Tarihçilerimizin pek çoğu sanki yabancıların değirmenine su taşımakla görevlidirler; milli olduklarını iddia edenler bile genellikle sadece askeri ve siyasi başarılarımızdan söz ederler.
Halbuki dönemin ilimlerinde üst seviyede bulunmayan milletlerin askeri ve siyasi başarıları mümkün değildir. Toplumlarda birleşik kaplar kanununun geçerli olduğundan habersiz gençlerimizin şöyle sorularıyla karşılaşıyoruz: “Biz aptal mıyız? Niçin dünya literatürüne geçen bilim adamı yetiştiremedik?” Tabii gençlerimiz Batılıların hoşgörü, tarafsızlık perdesi altında korkunç bağnaz olduklarını bilmiyorlar. Literatürü onlar düzenliyor, istediklerini listeye alıyorlar. Bilim adamlarımız da Batılıların yazdıklarını tekrar ettiklerinden gençlerimiz ceddimizin ilim ve irfanda yaptıklarını nereden bilsinler?
Örnek olarak yirminci yüzyılda adeta moda haline gelen çevreciliği ele alalım.
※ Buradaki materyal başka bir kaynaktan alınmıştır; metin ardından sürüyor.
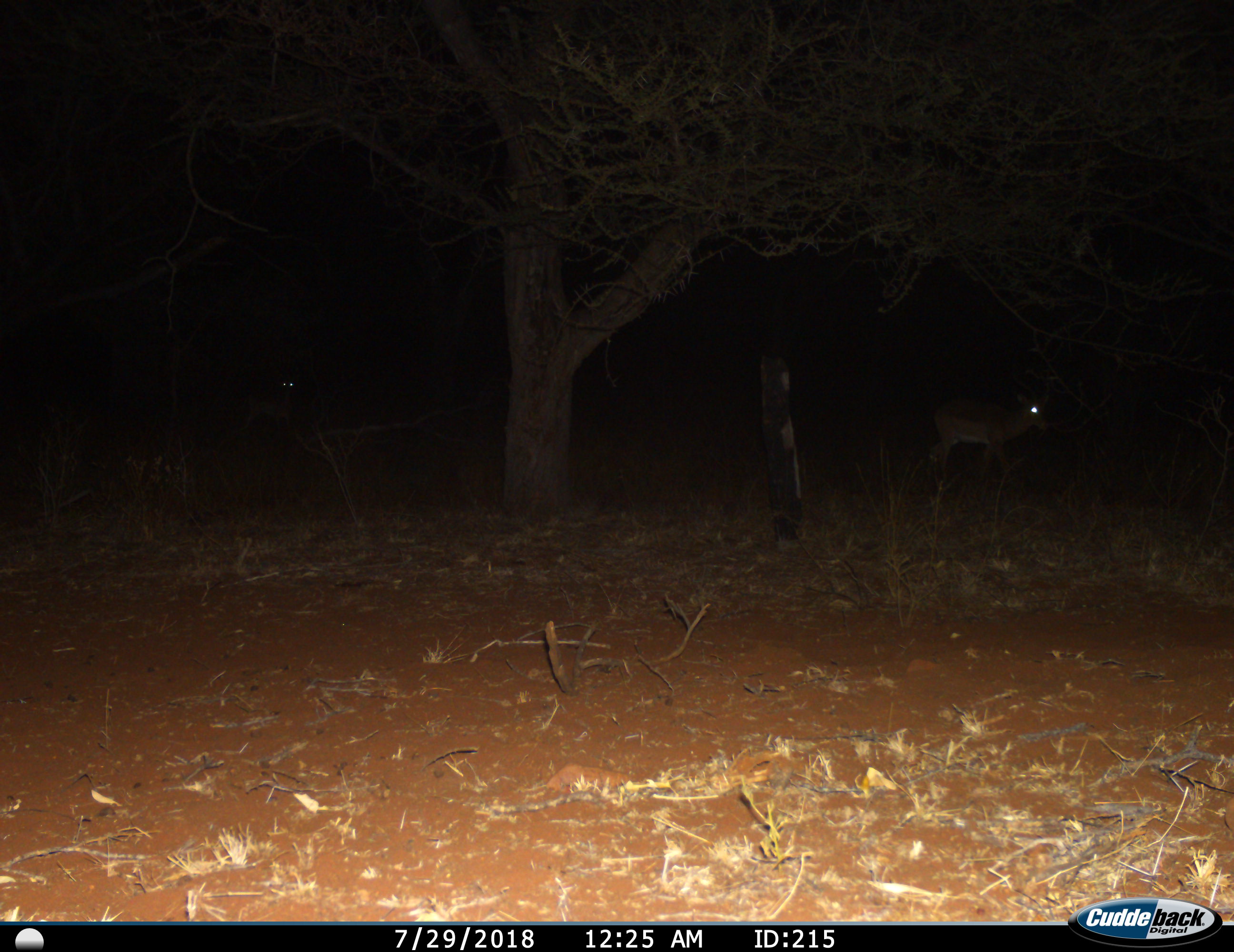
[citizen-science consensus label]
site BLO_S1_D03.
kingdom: Animalia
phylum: Chordata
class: Mammalia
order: Artiodactyla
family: Bovidae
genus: Aepyceros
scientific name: Aepyceros melampus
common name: impala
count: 2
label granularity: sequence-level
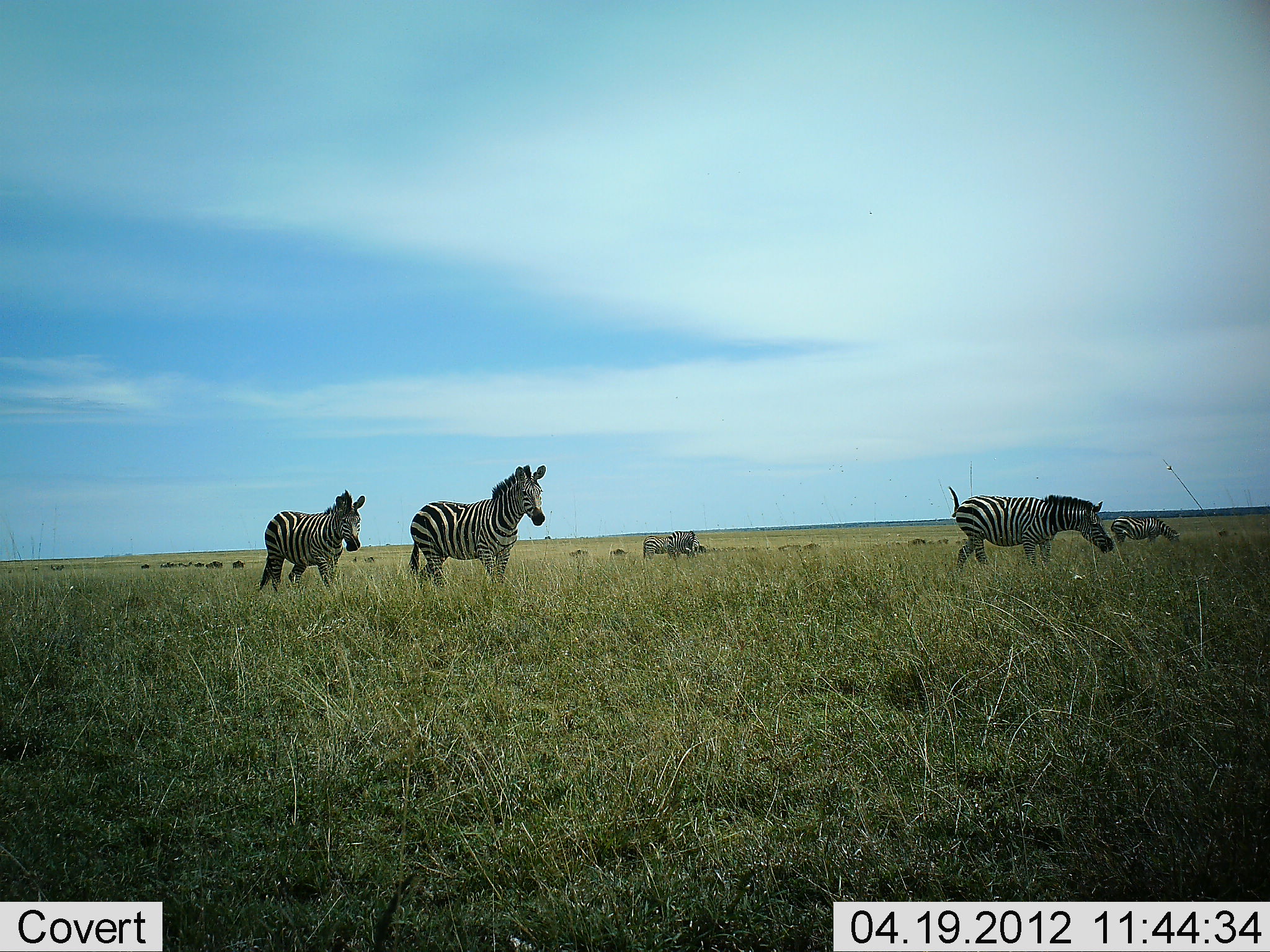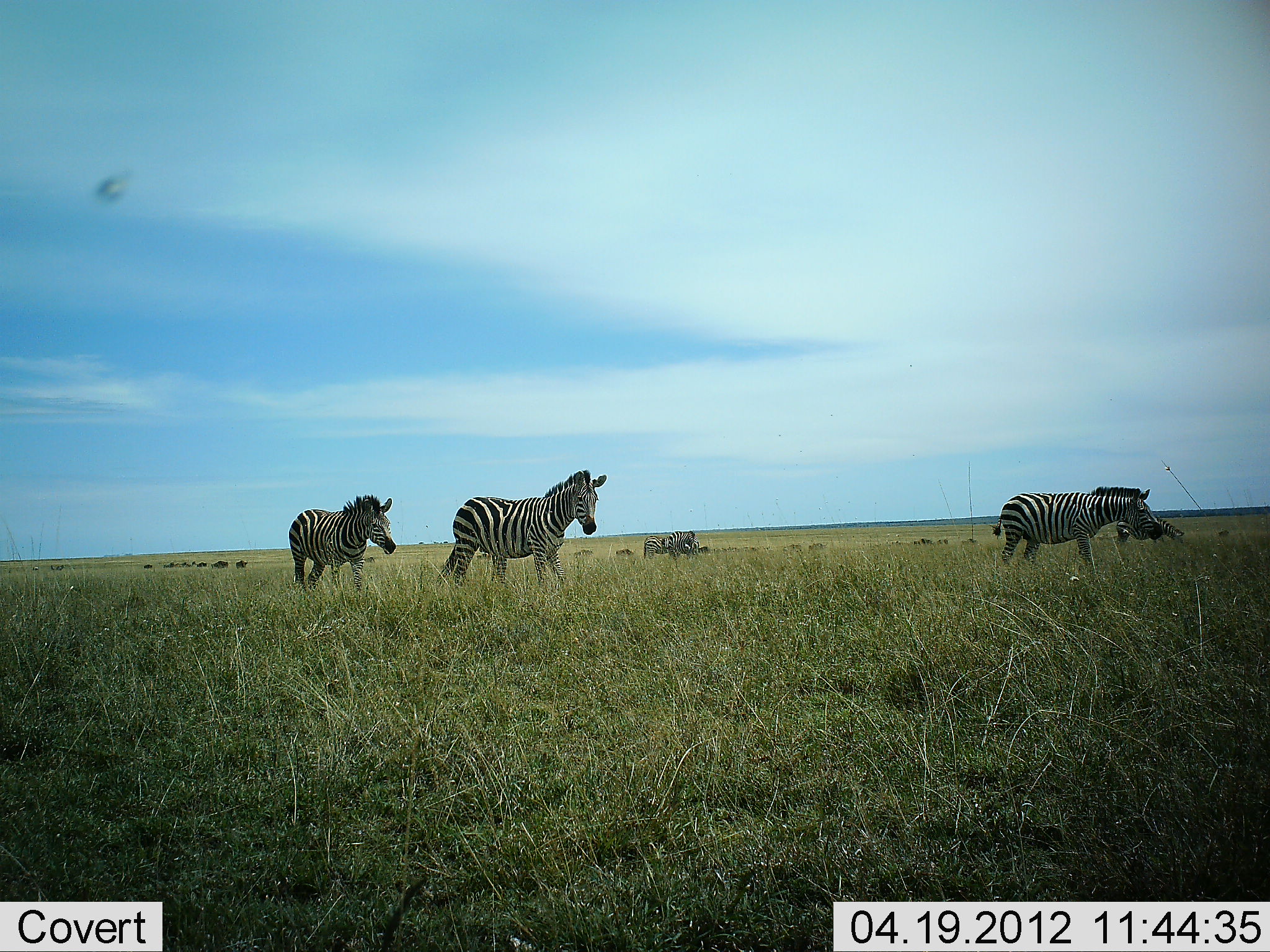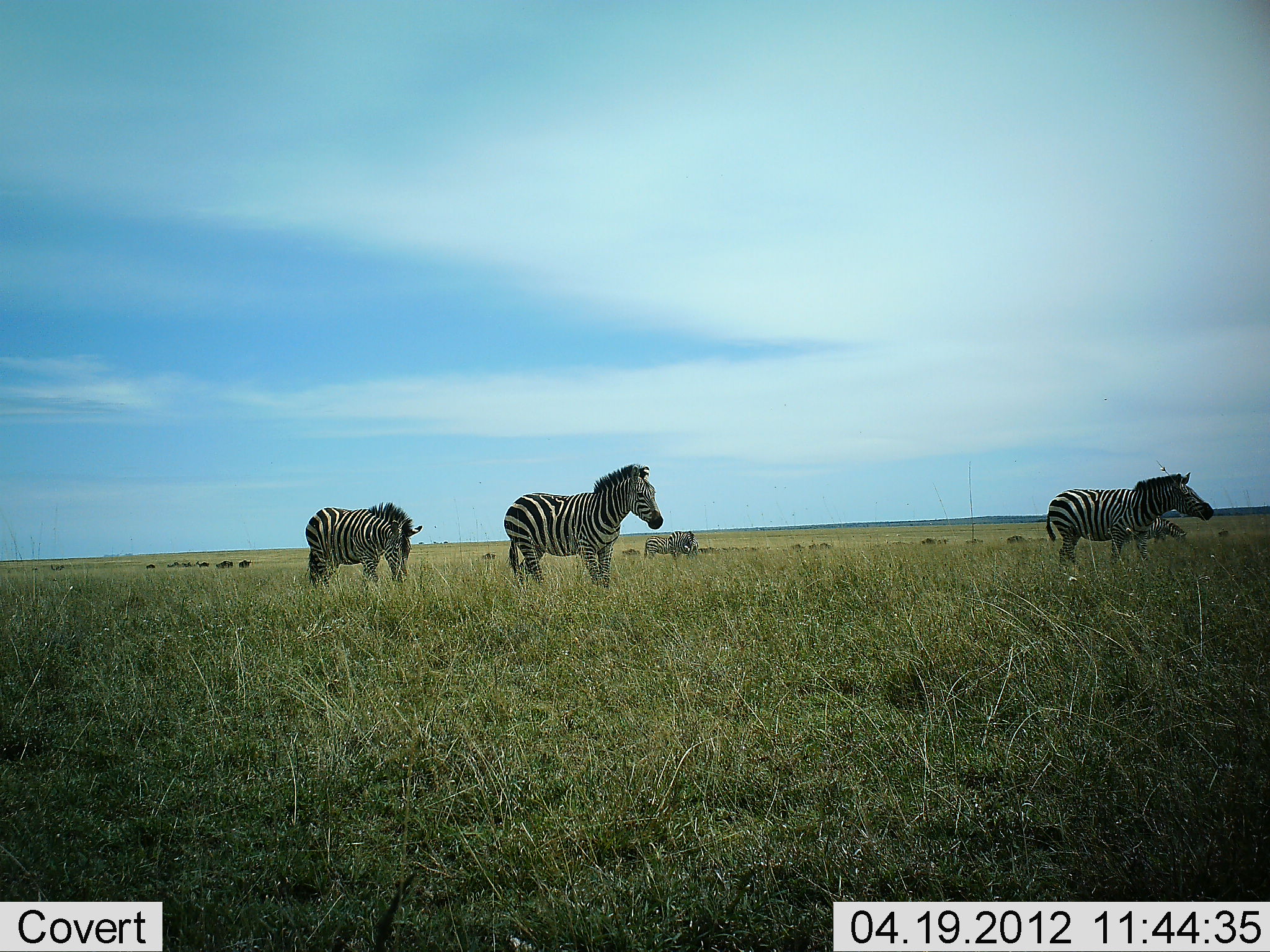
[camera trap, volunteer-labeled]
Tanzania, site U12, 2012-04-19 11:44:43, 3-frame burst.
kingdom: Animalia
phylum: Chordata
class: Mammalia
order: Perissodactyla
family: Equidae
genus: Equus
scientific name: Equus quagga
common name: plains zebra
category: zebra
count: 5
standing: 33%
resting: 0%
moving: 93%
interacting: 0%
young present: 0%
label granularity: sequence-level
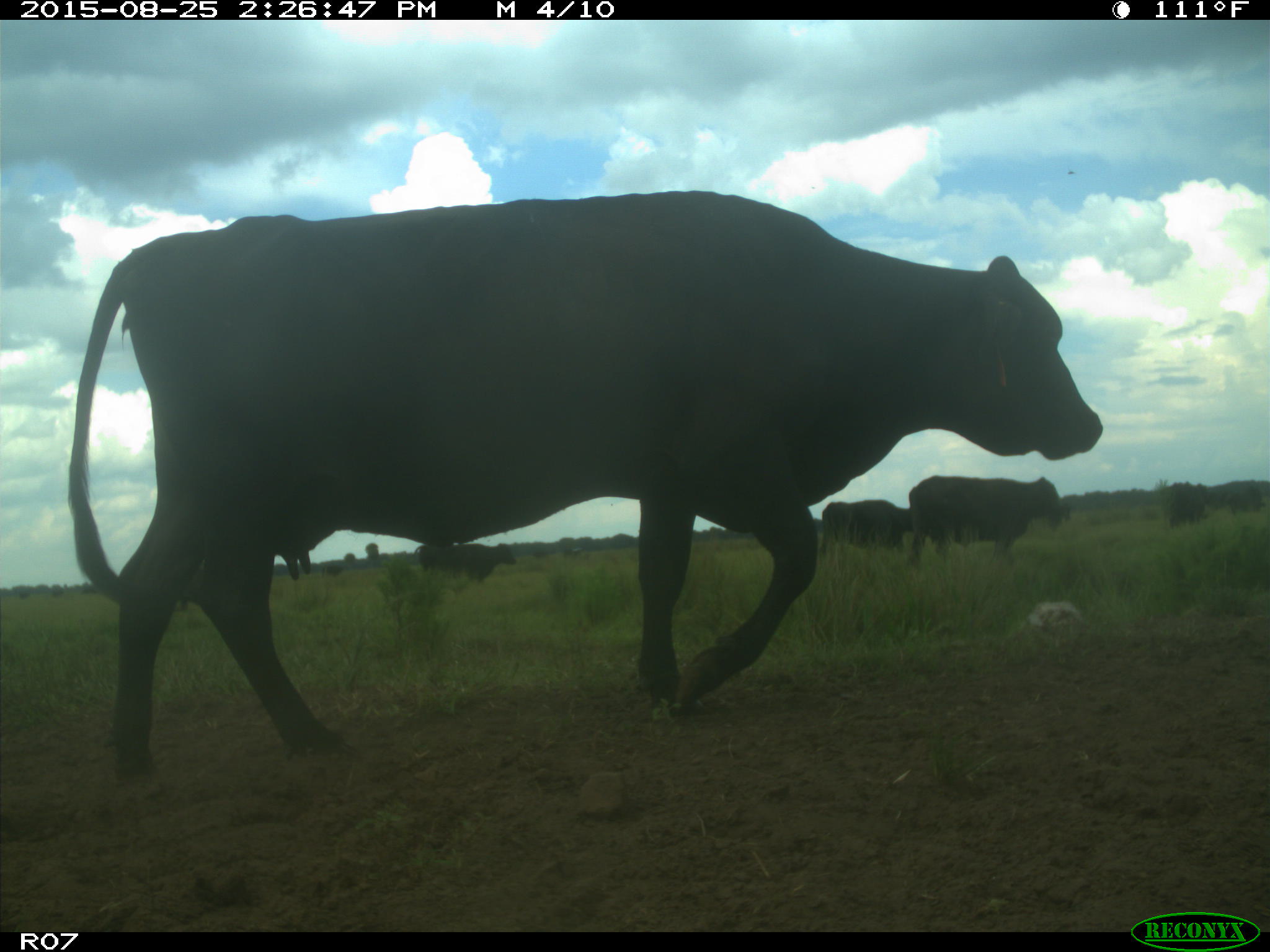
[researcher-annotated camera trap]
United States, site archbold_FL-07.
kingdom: Animalia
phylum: Chordata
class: Mammalia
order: Artiodactyla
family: Bovidae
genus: Bos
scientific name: Bos taurus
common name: domestic cow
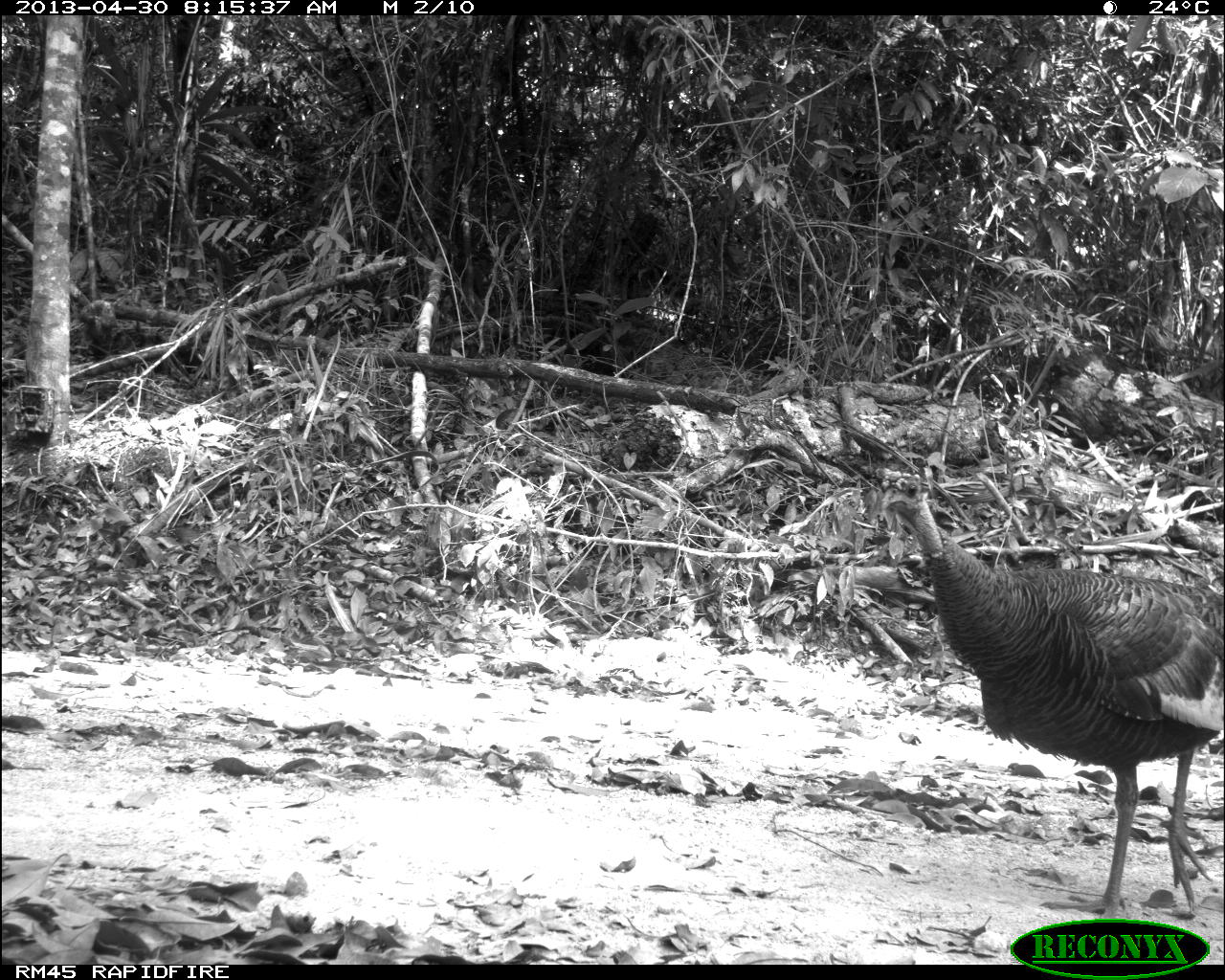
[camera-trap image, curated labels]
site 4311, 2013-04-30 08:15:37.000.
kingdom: Animalia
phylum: Chordata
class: Aves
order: Galliformes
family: Phasianidae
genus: Meleagris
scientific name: Meleagris ocellata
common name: ocellated turkey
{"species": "Meleagris ocellata (ocellated turkey)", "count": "1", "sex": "female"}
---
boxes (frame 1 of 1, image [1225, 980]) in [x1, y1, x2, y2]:
meleagris ocellata: [882, 479, 1224, 917]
Bildiğim kadarıyla dünyada ilk çevreci Hızır Bey’dir. Aslen Sivrihisarlı olan Hızır Bey’in babaannesinin Nasreddin Hoca’nın kızı olduğu çeşitli kaynaklarda zikredilmektedir. Eğitim ve öğretimini bitirdikten sonra Bursa’daki medreseye müderris olarak tayin edilmekle devlet hizmetine başlar. Edirne’de görev yaptığı sırada II. Mehmed’in huzurunda bir Arap bilginiyle tartışmak zorunda kalır; üstünlük sağlayan Hızır Bey’in bilgisi sultanı büyüler; büyük Hünkar cübbesini çıkarıp Hızır Bey’e giydirir.
II. Mehmed İstanbul’u fethettikten sonra Hızır Bey’i bu yeni şehre kadı tayin eder. O dönemin Osmanlı’sında kadı, günümüzdeki gibi yalnız adliyede anlaşmazlıkları çözümlemez; emrindeki teşkilatla şehrin çeşitli hizmetlerini görmekle yetkilidir. Böylece Hızır Bey şehrin meseleleriyle ilgilenmeye başlar; adliye, belediye, emniyet ve imar konularında önemli işler yapar. Rivayet edilir ki kadılık görevine başlayan Hızır Bey’in hazırlattığı iki yönetmelikten biri Haliç’e dairdir. Bir tabiat harikası olan Haliç’in zamanla dolmaması için at, inek, öküz gibi tırnaklı hayvanların çevredeki tepelerde otlatılmasını yasaklar. Diğer yönetmelik ise Boğaz’da balık avlanmasını düzenler; bunda Boğaz’da balıkların çeşidi tespit edilinceye kadar avlanmanın yasak olduğunu ilan eder.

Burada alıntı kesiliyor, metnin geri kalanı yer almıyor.